[Dataset entries]

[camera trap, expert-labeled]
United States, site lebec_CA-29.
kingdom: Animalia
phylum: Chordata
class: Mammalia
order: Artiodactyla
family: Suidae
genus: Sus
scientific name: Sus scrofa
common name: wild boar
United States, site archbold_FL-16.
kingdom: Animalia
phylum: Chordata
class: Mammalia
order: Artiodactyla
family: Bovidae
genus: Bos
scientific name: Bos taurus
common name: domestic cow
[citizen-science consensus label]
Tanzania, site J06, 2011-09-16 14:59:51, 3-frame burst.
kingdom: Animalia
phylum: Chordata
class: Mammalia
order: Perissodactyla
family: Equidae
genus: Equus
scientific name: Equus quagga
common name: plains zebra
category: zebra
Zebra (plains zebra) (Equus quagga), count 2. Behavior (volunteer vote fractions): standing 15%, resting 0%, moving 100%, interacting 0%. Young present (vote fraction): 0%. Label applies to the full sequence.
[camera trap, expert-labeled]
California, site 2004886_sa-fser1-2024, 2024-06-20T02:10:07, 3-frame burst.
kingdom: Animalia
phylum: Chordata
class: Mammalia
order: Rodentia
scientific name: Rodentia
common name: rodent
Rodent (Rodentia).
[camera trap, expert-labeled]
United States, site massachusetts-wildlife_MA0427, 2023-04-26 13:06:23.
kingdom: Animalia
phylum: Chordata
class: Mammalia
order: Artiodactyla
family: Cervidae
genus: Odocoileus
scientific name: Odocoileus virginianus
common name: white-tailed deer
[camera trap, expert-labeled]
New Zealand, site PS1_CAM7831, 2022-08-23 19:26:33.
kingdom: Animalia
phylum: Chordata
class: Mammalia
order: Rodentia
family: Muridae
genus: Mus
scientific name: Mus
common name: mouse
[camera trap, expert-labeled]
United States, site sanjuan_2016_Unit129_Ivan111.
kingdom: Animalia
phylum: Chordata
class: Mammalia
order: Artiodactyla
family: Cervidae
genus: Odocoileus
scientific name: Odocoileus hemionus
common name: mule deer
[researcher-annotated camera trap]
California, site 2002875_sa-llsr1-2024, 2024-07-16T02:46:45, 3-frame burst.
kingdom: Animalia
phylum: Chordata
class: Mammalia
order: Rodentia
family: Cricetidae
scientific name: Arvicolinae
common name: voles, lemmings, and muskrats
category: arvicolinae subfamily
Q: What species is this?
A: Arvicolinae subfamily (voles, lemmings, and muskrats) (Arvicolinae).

# WORK INSTRUCTIONS:
The answer must be an exact copy of the lines from the one containing "[citizen-science consensus label]" through the last line of the records, both included.

# RESPONSE TO THE EXERCISE:
[citizen-science consensus label]
Tanzania, site J06, 2011-09-16 14:59:51, 3-frame burst.
kingdom: Animalia
phylum: Chordata
class: Mammalia
order: Perissodactyla
family: Equidae
genus: Equus
scientific name: Equus quagga
common name: plains zebra
category: zebra
Zebra (plains zebra) (Equus quagga), count 2. Behavior (volunteer vote fractions): standing 15%, resting 0%, moving 100%, interacting 0%. Young present (vote fraction): 0%. Label applies to the full sequence.
[camera trap, expert-labeled]
California, site 2004886_sa-fser1-2024, 2024-06-20T02:10:07, 3-frame burst.
kingdom: Animalia
phylum: Chordata
class: Mammalia
order: Rodentia
scientific name: Rodentia
common name: rodent
Rodent (Rodentia).
[camera trap, expert-labeled]
United States, site massachusetts-wildlife_MA0427, 2023-04-26 13:06:23.
kingdom: Animalia
phylum: Chordata
class: Mammalia
order: Artiodactyla
family: Cervidae
genus: Odocoileus
scientific name: Odocoileus virginianus
common name: white-tailed deer
[camera trap, expert-labeled]
New Zealand, site PS1_CAM7831, 2022-08-23 19:26:33.
kingdom: Animalia
phylum: Chordata
class: Mammalia
order: Rodentia
family: Muridae
genus: Mus
scientific name: Mus
common name: mouse
[camera trap, expert-labeled]
United States, site sanjuan_2016_Unit129_Ivan111.
kingdom: Animalia
phylum: Chordata
class: Mammalia
order: Artiodactyla
family: Cervidae
genus: Odocoileus
scientific name: Odocoileus hemionus
common name: mule deer
[researcher-annotated camera trap]
California, site 2002875_sa-llsr1-2024, 2024-07-16T02:46:45, 3-frame burst.
kingdom: Animalia
phylum: Chordata
class: Mammalia
order: Rodentia
family: Cricetidae
scientific name: Arvicolinae
common name: voles, lemmings, and muskrats
category: arvicolinae subfamily
Q: What species is this?
A: Arvicolinae subfamily (voles, lemmings, and muskrats) (Arvicolinae).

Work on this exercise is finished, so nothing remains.